The Star sleuths spent five more days waiting, as Morris' work delayed a planned assignation with Rowlands; finally they met on the night of Aug. 22. While Morris was on the phone, Rowlands went onto the balcony. Morris soon followed, and the rest is tabloid history. "I didn't want her to do anything out of the ordinary," says Gooding, in response to charges of entrapment. "I didn't ask her to ask him any questions, to pump him or anything. But the only way that people would believe this story was to have pictures."

Once he had them, Gooding called Morris last Tuesday for comment (Morris hung up on him once and did not respond to several messages) and prepared to run the story. But five days before the issue was scheduled to hit the newsstands, the Star offered its scoop to several newspapers, including the Chicago Tribune and the Wall Street Journal. Only the New York Post went for it. Releasing it to other papers before its actual publication, Bunton insists, was simply an effort to protect the Star's scoop after Morris had been alerted to the story. Said Bunton: "The White House spin doctors might well try and do some damage control, and Dick Morris might resign quietly for personal reasons before we came out. We had five days before we were going on sale. So we got a bit nervous."
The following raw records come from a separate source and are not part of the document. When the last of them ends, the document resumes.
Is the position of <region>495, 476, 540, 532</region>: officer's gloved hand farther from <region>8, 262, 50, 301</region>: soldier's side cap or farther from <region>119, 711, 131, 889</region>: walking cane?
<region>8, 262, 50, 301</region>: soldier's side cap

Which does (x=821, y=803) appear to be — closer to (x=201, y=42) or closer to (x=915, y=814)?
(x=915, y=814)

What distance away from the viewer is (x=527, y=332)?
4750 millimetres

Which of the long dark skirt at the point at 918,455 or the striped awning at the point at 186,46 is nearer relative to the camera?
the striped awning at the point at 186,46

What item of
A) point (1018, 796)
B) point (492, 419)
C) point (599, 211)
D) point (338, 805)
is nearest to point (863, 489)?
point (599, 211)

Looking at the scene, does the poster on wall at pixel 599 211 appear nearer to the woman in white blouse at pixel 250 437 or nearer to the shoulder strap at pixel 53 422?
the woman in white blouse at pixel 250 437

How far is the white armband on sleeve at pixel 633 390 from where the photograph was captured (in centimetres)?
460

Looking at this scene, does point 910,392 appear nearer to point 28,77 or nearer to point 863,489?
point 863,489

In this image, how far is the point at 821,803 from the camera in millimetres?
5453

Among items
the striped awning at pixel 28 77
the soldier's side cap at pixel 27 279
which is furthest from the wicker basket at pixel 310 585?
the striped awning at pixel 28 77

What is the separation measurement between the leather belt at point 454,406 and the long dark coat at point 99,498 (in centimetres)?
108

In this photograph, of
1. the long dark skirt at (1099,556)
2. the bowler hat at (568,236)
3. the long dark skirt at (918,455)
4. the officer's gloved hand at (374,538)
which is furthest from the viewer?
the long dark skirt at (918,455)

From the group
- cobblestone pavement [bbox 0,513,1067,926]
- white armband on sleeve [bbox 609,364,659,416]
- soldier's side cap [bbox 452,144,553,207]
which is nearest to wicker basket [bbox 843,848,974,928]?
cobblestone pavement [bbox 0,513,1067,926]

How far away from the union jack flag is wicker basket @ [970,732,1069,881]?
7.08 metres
Other editors were nervous too--about having to pursue the tawdry story in the midst of reporting on loftier matters like Clinton's acceptance speech. Still, it was a story no news outlet could ignore, one serious enough to bring down the President's chief strategist. As happened so often during the O.J. Simpson trial, the mainstream press had to acknowledge that the tabloids, and tabloid tactics, can sometimes unearth legitimate news. And the Star got another notch in its gun belt.